Because of the outsized role that this cohort has played in a wide range of research, the development of its membership over time has received considerable attention. Atherton et al. (2) compared a variety of sociodemographic, health, and behavioural variables between Sweep 1 and the Biomedical Sweep. They concluded that subject attrition had not substantially vitiated the broadly representative composition of the persisting cohort. This claim has been echoed in numerous publications referring to the cohort as “nationally representative” (3–9) or “broadly representative”, subject to attrition (10–16).

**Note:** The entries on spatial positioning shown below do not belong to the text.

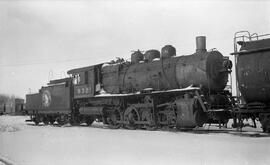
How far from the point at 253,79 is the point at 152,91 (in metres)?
5.68

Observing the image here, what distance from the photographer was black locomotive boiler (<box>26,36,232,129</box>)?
14.4 meters

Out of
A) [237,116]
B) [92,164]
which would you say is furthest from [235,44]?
[92,164]

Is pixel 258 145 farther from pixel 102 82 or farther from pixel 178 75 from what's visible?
pixel 102 82

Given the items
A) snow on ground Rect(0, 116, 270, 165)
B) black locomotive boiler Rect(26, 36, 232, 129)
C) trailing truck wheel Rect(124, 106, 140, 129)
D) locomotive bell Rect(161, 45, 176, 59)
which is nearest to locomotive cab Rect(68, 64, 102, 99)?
black locomotive boiler Rect(26, 36, 232, 129)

The present work examines whether specific data biases may distort the picture of particular research questions within an otherwise representative sample. Our focus is on the impact of attrition on fundamental indicators of education and fertility, such as age at menarche and years spent in education. We explore associations between these variables and the length of continuing participation in the study, for women present in the Biomedical Sweep. We further compare national statistical records to the maternity and termination reports of female participants, separately for those who persisted until the Biomedical Sweep and those who did not. As the Biomedical Sweep was focused on collecting biological material and clinical data, it is only those individuals who were present in this Sweep whose information is routinely released for research that aims to include genetic data. The genetic data commonly used were initially generated by the WTCCC studies (17,18) (Figure 2), which used members of the 1958 Birth Cohort as part of the control group for large meta-analyses on common diseases. These were subsequently made available to other researchers, and have since been used as part of control groups (usually in combination with UK Blood Donors) for a variety of medical studies, including work on leukaemia (19,20), schizophrenia (21) and rheumatoid arthritis (22), as well as for sociological and demographic research (23,24). As these studies include only participants in the Biomedical Sweep, the characteristics of this subgroup are crucial, and it is this that we will take as our primary cutoff.

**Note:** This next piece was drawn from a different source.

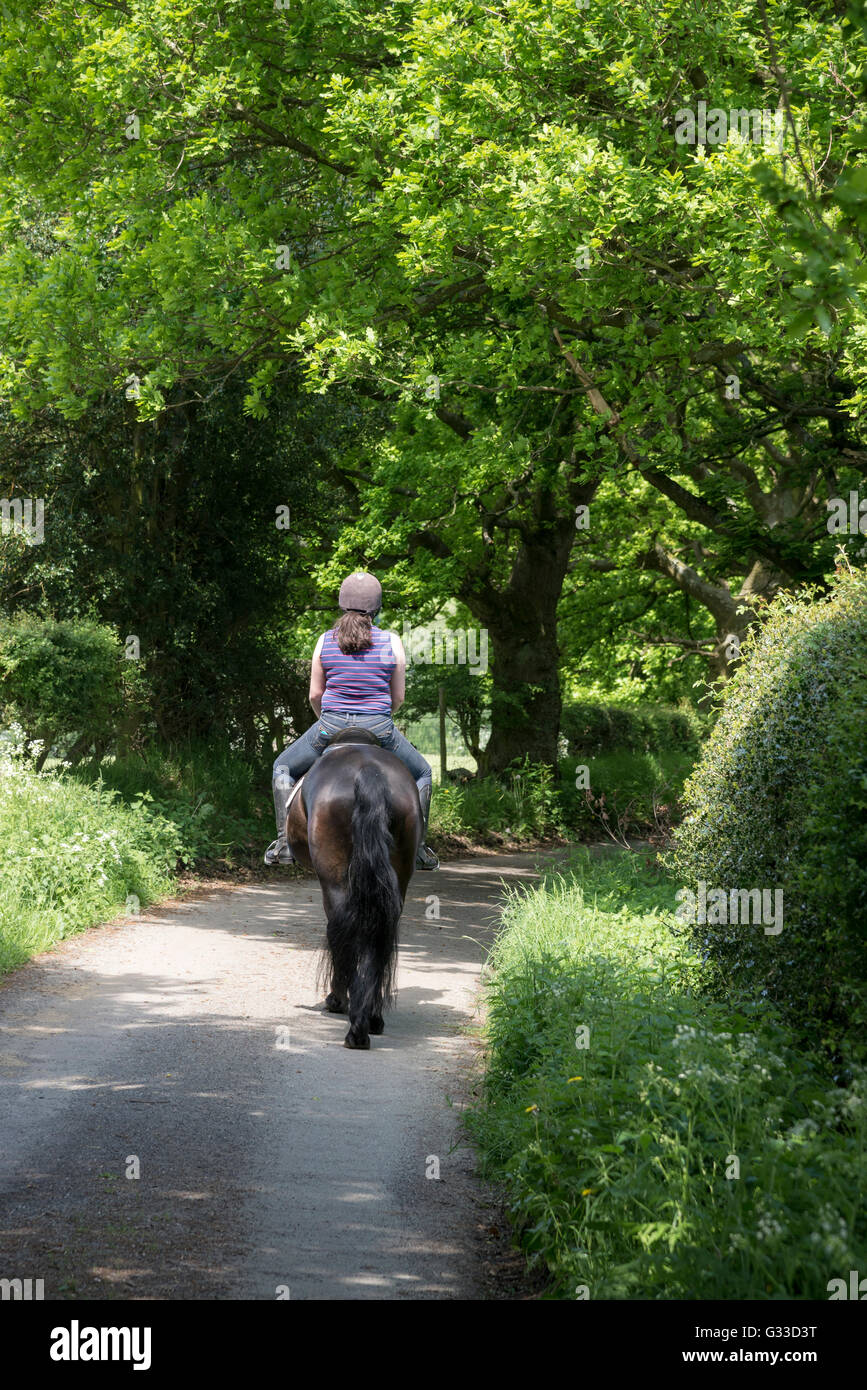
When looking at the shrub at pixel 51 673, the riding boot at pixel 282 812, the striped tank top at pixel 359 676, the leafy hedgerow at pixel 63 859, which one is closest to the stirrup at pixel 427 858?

Whether representativeness as a concept matters for epidemiological, sociological, or demographic research has been extensively debated (25–30), and is beyond the scope of this work. We are not questioning whether overall the 1958 British Birth Cohort is a representative proxy of British population for its age group. Nor are we questioning the appropriateness of the cohort members specifically as a control group for the genetic studies designed by WTCCC. Here we consider the essential yet sometimes neglected distinction between a population being representative overall versus being representative for a particular research objective. We show that the description of the cohort as nationally or broadly representative is potentially misleading for researchers, as it obscures the possible underlying biases that become apparent when framed by a definite research objective.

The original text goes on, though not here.